> Directions
Quote exactly the lines running from the line with "How distant is (13,109) from the lens?" to the end of the entries, including both, and nothing else.

◇ ◇ ◇

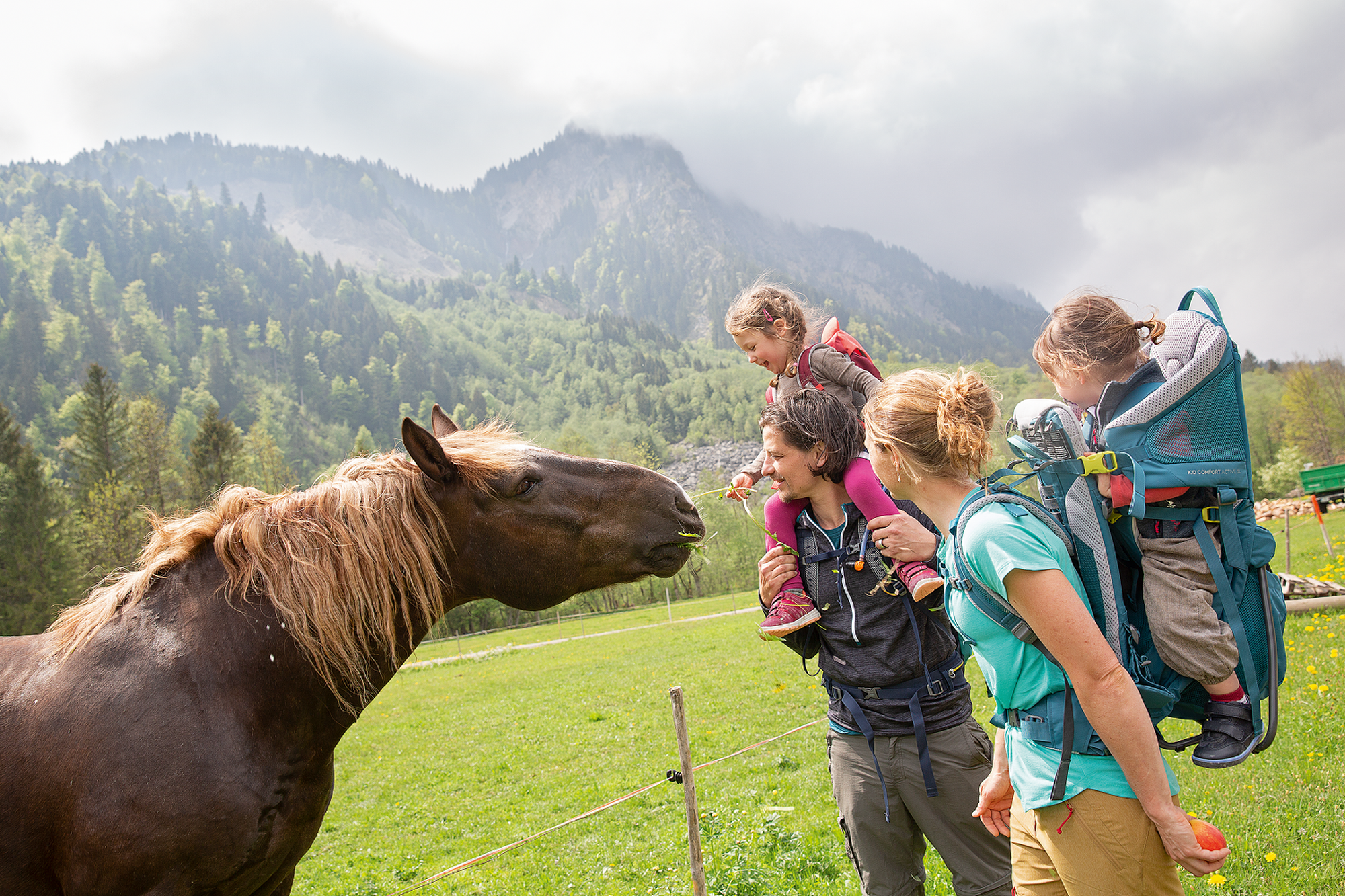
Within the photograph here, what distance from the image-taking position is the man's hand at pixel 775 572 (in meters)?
3.05

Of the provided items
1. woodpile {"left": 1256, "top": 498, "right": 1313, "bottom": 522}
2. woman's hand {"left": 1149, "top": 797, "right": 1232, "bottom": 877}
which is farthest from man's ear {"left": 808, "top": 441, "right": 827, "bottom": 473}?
woodpile {"left": 1256, "top": 498, "right": 1313, "bottom": 522}

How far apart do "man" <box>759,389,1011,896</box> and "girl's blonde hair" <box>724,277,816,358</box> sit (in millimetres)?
1078

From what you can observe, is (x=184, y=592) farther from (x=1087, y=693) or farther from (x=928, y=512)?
(x=1087, y=693)

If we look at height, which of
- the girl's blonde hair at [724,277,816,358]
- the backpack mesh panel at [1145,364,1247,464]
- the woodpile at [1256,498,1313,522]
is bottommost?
the woodpile at [1256,498,1313,522]

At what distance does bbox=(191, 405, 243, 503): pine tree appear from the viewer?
156ft

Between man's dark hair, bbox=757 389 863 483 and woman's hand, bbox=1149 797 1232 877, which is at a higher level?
man's dark hair, bbox=757 389 863 483

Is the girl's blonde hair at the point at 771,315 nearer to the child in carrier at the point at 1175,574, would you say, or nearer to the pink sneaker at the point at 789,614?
the pink sneaker at the point at 789,614

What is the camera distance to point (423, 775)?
13.5m

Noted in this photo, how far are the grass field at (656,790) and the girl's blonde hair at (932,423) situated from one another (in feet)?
14.3

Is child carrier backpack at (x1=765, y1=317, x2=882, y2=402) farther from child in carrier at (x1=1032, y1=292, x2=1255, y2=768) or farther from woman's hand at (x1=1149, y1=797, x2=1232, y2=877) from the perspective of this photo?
woman's hand at (x1=1149, y1=797, x2=1232, y2=877)

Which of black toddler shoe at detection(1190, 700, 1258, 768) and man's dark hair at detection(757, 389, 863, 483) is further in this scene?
man's dark hair at detection(757, 389, 863, 483)

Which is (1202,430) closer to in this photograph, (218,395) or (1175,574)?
(1175,574)

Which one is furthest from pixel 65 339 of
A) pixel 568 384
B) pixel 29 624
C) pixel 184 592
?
pixel 184 592

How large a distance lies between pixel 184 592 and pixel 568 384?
194m
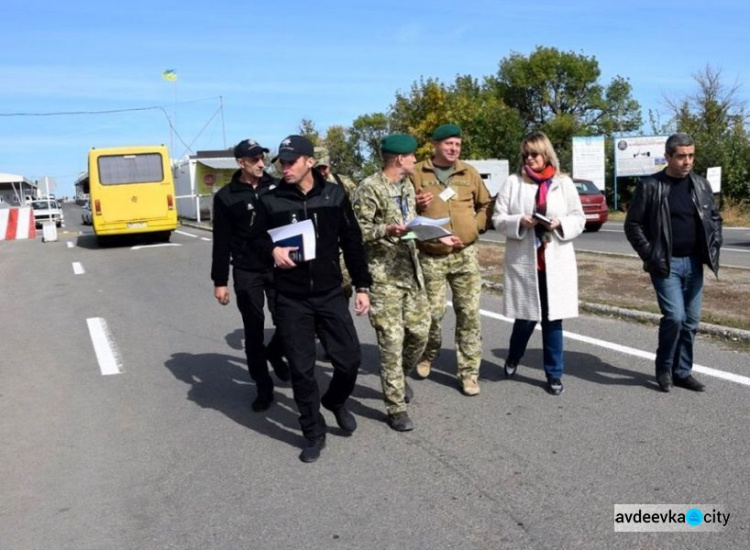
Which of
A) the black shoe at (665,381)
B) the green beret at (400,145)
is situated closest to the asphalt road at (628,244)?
the black shoe at (665,381)

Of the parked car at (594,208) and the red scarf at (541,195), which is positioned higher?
the red scarf at (541,195)

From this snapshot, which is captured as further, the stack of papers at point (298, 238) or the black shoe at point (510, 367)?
the black shoe at point (510, 367)

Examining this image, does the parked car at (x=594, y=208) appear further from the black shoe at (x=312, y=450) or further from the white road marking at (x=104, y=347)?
the black shoe at (x=312, y=450)

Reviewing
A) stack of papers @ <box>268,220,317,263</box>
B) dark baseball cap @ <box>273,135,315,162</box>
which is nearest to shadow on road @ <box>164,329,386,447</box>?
stack of papers @ <box>268,220,317,263</box>

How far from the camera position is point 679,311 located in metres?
5.30

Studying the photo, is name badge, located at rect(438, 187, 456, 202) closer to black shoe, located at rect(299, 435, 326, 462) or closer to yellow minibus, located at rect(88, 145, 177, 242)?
black shoe, located at rect(299, 435, 326, 462)

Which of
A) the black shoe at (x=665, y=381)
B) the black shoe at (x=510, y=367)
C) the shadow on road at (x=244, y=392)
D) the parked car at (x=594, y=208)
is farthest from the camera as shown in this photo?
the parked car at (x=594, y=208)

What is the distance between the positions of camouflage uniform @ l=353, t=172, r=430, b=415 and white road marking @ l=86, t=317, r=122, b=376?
10.0ft

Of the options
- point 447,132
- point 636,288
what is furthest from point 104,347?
point 636,288

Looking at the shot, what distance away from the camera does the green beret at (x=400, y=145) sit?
4.96 metres

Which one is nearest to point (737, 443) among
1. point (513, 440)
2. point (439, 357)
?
point (513, 440)

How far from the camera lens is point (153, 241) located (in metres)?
23.1

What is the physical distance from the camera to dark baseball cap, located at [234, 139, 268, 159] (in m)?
5.48

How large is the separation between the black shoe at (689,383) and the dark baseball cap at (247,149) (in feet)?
11.4
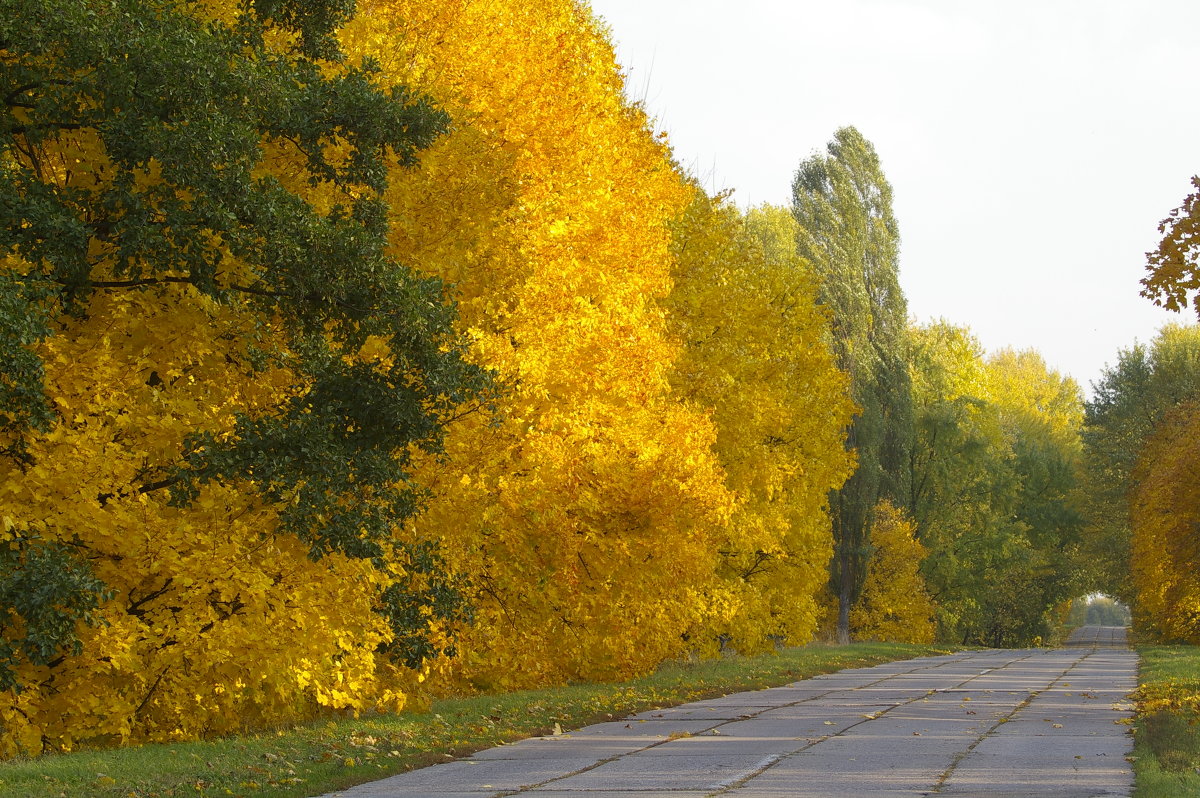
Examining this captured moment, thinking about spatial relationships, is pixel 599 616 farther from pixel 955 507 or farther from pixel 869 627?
pixel 955 507

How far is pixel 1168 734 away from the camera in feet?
47.3

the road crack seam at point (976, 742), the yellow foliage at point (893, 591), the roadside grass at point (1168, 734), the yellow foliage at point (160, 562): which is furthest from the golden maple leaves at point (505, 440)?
the yellow foliage at point (893, 591)

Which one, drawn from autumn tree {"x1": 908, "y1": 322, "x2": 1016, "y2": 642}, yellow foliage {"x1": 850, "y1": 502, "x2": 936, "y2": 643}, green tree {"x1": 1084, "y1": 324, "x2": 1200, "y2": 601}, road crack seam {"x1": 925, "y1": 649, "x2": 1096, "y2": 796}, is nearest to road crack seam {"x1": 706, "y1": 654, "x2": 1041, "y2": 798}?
road crack seam {"x1": 925, "y1": 649, "x2": 1096, "y2": 796}

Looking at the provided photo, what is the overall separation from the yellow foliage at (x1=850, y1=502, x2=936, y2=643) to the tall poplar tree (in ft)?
4.13

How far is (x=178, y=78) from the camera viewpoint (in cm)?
1210

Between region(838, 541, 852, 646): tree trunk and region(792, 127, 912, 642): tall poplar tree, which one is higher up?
region(792, 127, 912, 642): tall poplar tree

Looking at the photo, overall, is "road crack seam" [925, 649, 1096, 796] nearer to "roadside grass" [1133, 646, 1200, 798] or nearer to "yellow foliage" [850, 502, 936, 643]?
"roadside grass" [1133, 646, 1200, 798]

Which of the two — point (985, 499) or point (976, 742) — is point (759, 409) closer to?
point (976, 742)

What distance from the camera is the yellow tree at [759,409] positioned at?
27859 millimetres

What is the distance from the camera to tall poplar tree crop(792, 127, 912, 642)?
43.9m

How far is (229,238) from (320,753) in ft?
16.6

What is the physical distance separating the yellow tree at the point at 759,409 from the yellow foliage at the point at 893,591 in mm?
17127

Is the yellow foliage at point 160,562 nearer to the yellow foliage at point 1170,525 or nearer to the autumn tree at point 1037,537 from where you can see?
the yellow foliage at point 1170,525

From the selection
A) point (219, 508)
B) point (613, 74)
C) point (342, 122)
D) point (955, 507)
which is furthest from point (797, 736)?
point (955, 507)
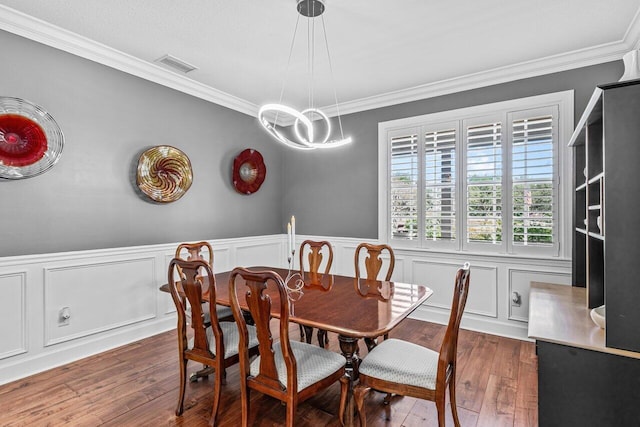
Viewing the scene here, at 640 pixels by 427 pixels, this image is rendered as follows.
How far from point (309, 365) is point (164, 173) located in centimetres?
261

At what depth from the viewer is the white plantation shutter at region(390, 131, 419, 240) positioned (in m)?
3.99

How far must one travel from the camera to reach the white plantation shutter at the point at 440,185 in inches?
147

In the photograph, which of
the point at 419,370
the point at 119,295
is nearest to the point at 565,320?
the point at 419,370

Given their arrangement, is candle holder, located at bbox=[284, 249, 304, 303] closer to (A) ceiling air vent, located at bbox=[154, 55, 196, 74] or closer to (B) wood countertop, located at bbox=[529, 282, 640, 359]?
(B) wood countertop, located at bbox=[529, 282, 640, 359]

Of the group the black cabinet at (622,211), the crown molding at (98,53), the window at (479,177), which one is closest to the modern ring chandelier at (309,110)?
the crown molding at (98,53)

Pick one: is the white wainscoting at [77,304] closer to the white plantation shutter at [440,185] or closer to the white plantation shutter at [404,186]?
the white plantation shutter at [404,186]

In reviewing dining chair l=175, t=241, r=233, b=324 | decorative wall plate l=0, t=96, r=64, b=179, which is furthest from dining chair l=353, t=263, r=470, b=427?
decorative wall plate l=0, t=96, r=64, b=179

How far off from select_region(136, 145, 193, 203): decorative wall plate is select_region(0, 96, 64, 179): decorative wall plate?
72 cm

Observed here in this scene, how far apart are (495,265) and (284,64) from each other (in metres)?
2.99

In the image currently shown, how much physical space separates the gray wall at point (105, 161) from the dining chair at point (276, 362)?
202cm

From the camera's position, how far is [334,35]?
2742 millimetres

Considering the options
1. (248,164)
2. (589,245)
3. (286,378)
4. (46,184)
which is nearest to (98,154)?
(46,184)

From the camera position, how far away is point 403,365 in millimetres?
1802

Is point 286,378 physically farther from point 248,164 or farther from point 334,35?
point 248,164
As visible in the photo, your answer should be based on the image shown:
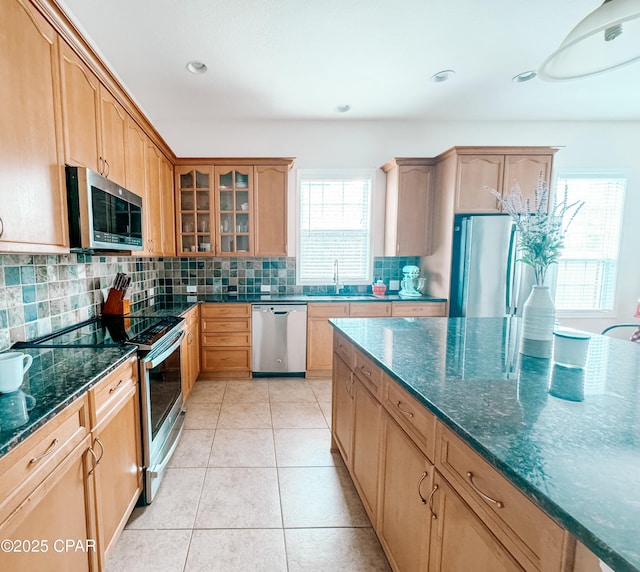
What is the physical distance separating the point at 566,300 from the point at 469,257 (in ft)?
6.28

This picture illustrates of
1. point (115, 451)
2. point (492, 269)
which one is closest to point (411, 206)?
point (492, 269)

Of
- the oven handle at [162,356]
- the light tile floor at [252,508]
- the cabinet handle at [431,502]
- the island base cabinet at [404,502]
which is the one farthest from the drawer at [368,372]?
the oven handle at [162,356]

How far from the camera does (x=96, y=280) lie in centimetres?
245

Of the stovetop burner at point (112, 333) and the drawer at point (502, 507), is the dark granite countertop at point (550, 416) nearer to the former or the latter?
the drawer at point (502, 507)

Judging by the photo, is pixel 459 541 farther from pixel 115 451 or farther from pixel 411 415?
pixel 115 451

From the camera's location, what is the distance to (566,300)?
4.04 m

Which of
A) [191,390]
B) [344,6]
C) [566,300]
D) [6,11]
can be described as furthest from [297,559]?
[566,300]

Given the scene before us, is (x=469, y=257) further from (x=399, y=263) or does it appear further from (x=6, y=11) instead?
(x=6, y=11)

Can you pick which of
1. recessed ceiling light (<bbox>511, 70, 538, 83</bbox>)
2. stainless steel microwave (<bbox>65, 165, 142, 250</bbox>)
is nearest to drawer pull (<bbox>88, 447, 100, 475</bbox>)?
stainless steel microwave (<bbox>65, 165, 142, 250</bbox>)

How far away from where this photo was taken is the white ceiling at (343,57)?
2.05 m

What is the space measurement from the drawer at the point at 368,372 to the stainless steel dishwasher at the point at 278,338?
1818 millimetres

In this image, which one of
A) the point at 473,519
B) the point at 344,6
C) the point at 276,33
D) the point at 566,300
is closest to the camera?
the point at 473,519

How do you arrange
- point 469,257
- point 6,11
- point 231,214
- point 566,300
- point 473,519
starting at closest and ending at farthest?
point 473,519, point 6,11, point 469,257, point 231,214, point 566,300

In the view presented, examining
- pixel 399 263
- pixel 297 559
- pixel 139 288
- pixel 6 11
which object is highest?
pixel 6 11
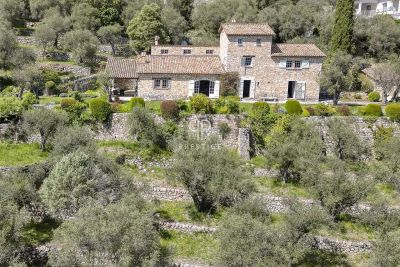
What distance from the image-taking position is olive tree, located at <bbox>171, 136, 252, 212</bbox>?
25.5 meters

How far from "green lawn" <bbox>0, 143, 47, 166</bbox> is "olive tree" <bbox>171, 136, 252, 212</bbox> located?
10.3 m

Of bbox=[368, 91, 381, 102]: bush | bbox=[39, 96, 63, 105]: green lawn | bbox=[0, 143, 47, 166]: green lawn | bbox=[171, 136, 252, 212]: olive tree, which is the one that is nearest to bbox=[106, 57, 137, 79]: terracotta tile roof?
bbox=[39, 96, 63, 105]: green lawn

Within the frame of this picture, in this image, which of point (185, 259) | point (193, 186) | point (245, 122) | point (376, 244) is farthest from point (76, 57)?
point (376, 244)

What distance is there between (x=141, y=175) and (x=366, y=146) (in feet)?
58.2

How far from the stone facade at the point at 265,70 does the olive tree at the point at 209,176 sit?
17191mm

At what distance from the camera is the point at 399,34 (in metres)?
57.4

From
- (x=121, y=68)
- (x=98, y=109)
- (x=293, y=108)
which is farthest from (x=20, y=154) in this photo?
(x=293, y=108)

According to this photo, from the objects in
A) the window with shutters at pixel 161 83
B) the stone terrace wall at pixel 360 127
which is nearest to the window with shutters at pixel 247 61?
the window with shutters at pixel 161 83

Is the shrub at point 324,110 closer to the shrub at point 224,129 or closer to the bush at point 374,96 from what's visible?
the shrub at point 224,129

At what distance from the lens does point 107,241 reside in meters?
18.0

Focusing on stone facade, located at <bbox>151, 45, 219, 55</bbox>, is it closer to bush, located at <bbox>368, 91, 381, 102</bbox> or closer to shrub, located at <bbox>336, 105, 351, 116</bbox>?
bush, located at <bbox>368, 91, 381, 102</bbox>

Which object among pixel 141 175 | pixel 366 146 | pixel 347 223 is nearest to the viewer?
pixel 347 223

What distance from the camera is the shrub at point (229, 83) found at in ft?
141

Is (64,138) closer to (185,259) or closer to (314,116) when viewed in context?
(185,259)
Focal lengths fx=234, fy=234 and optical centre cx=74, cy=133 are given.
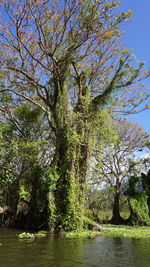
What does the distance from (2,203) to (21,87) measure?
25.0 feet

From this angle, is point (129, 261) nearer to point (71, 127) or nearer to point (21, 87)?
point (71, 127)

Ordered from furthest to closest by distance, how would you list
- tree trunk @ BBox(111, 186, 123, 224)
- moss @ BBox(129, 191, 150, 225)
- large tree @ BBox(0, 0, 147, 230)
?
tree trunk @ BBox(111, 186, 123, 224)
moss @ BBox(129, 191, 150, 225)
large tree @ BBox(0, 0, 147, 230)

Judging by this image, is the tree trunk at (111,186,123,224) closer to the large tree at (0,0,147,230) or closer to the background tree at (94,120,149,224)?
the background tree at (94,120,149,224)

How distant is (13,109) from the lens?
1698 cm

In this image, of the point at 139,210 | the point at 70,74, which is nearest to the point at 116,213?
the point at 139,210

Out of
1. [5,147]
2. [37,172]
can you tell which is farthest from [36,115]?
[37,172]

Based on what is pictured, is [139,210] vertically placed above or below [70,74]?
below

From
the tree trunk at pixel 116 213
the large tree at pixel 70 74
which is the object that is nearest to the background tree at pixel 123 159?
the tree trunk at pixel 116 213

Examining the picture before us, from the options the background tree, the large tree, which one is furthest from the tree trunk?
the large tree

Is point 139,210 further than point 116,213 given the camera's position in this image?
No

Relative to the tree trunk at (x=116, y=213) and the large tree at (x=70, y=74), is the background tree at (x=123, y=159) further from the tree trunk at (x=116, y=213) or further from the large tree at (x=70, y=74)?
the large tree at (x=70, y=74)

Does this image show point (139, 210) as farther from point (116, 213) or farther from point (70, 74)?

◇ ◇ ◇

> Problem solution
How distant is (13,109) from the lens?
1698 cm

In this image, of the point at 139,210 | the point at 70,74, which is nearest to the point at 116,213?
the point at 139,210

Out of
1. [5,147]
2. [37,172]
can you tell which is farthest from [36,115]?
[37,172]

Based on what is pictured, is [139,210] vertically placed above or below [70,74]?
below

From
the tree trunk at pixel 116 213
the large tree at pixel 70 74
which is the object that is nearest to the background tree at pixel 123 159?
the tree trunk at pixel 116 213

Examining the picture before us, from the options the background tree, the large tree, which one is furthest from the tree trunk?
the large tree

Is point 139,210 further than point 116,213 given the camera's position in this image?
No

Relative to the tree trunk at (x=116, y=213) and the large tree at (x=70, y=74), is the background tree at (x=123, y=159) further from the tree trunk at (x=116, y=213) or further from the large tree at (x=70, y=74)?
the large tree at (x=70, y=74)

Does this image show point (139, 210) as farther from point (116, 213) or farther from point (70, 74)?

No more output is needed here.